Energy devices seized – Food and Drug Administration seizes high genki machine from the International Ki Institute of Health Management and research, Honolulu, Hawaii
The International Ki Institute of Health Management and Research in Honolulu called it a “high genki” machine, but to FDA, the so-called medical device was nothing more than high jinks.
In fact, FDA’s San Francisco district office displayed the device at an FDA building dedication ceremony last summer. It was exhibited along with other devices that “beeped, buzzed, gave a mild electric shock, and that was about all,” said Cindy Wolodkin, a public affairs specialist in FDA’s San Francisco office.
Promoters of the high genki machine had promised it could do much more, including treating diabetes, high blood pressure, muscular pain, arthritis, and other common medical problems. But FDA said it was an unapproved medical device that had been brought illegally into the country. So, on Nov. 9, 1993, under orders from the U.S. District Court for the District of Hawaii, at FDA’s request, U.S. marshals seized four high genki spot vibrators, three high genki junior machines, and one other similar device then in the state of Hawaii’s possession.
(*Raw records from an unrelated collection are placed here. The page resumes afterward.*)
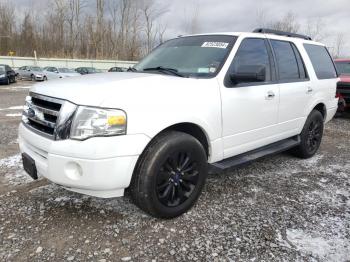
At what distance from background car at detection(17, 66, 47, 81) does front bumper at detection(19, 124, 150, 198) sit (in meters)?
27.8

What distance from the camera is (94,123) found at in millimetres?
2512

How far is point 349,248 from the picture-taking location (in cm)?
271

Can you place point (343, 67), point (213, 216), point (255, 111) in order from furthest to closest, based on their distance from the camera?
point (343, 67), point (255, 111), point (213, 216)

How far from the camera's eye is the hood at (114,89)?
2.55 meters

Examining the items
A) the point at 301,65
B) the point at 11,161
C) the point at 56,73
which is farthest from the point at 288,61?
the point at 56,73

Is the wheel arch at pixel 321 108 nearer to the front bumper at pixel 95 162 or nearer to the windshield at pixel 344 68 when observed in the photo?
the front bumper at pixel 95 162

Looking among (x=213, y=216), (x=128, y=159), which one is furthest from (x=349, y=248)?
(x=128, y=159)

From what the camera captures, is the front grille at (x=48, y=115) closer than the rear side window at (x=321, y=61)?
Yes

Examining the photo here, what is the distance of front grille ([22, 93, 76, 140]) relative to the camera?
2562 mm

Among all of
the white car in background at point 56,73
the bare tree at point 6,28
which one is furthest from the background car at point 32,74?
the bare tree at point 6,28

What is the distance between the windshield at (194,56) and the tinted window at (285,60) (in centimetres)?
90

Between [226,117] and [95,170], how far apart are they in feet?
5.00

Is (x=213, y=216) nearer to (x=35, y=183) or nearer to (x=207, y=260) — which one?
(x=207, y=260)

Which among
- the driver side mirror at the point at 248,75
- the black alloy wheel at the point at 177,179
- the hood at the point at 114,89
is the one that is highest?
the driver side mirror at the point at 248,75
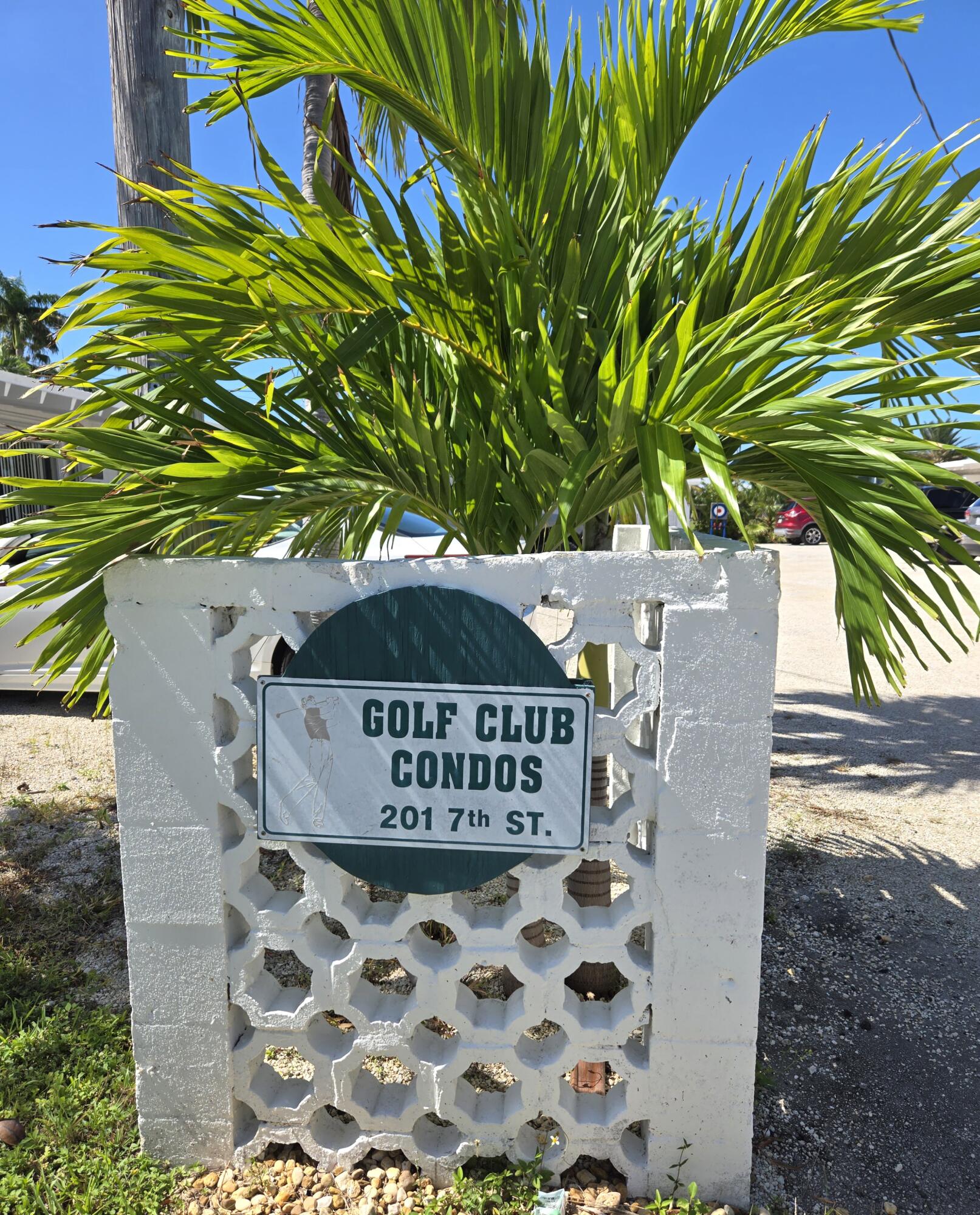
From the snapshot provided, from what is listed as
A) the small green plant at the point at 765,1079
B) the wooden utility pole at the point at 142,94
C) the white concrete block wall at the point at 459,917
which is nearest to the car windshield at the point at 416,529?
the wooden utility pole at the point at 142,94

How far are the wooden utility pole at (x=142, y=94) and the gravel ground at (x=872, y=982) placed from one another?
3.48 metres

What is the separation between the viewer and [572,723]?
5.23ft

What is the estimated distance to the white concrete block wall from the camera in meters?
1.58

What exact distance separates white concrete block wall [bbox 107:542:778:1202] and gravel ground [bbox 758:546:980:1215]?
392 mm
FDA became aware of the devices in June 1993, when officials from the Hawaii Department of Health’s food and drug branch asked the agency to take action against the devices at the International Ki Institute.
On June 9, investigator Robert Wesley, of the agency’s Honolulu resident post, and two state inspectors visited the Ki Institute. There, an employee told them that the institute used the high genki machines for “ki” therapy.
Literature at the clinic described ki as “life energy–the energy fields that pervade all matter both animate and inanimate.” Ki therapy aims to replenish that energy “to enable the body to work at its optimum level” and “help improve many modern day diseases,” the literature said.
The investigators observed employees using the devices on several people. One employee using the machine told the investigators she was treating the person for diabetes. She said the machines also were used to treat cancer, heart disease, stroke, and other illnesses.
The investigators spotted an assortment of the devices on the premises. They were told that the largest unit, which actually was two devices in one, sold for $6,000. A smaller device contained in what looked like a briefcase went for about $2,700. The smallest, called a high genki junior, sold for $325.
Employees told the investigators that the devices were brought in with luggage from Japan and not identified to U.S. Customs Service upon arrival as required. Because of this and the fact that the devices had not been approved by FDA, the state of Hawaii immediately issued a notice prohibiting further use, sale, dispensing, and promotion of the machines. The state immediately took possession of the machines on hand and requested that the institute recall all units previously sold.
In its July 7, 1993, recommendation for seizure, FDA noted that the high genki devices were under import alert as energy point stimulators and thus would not have been allowed in this country if their entry had been reviewed by FDA. However, FDA was not able to review the devices because the importer failed to request–and obtain–the required approval from FDA before bringing medical devices into the country.
FDA is unaware of any injuries or deaths from use of the high genki machines.
FDA’s San Francisco office has added the machines to a collection of other electrical stimulating devices that have been seized over the years because of their unproven medical claims.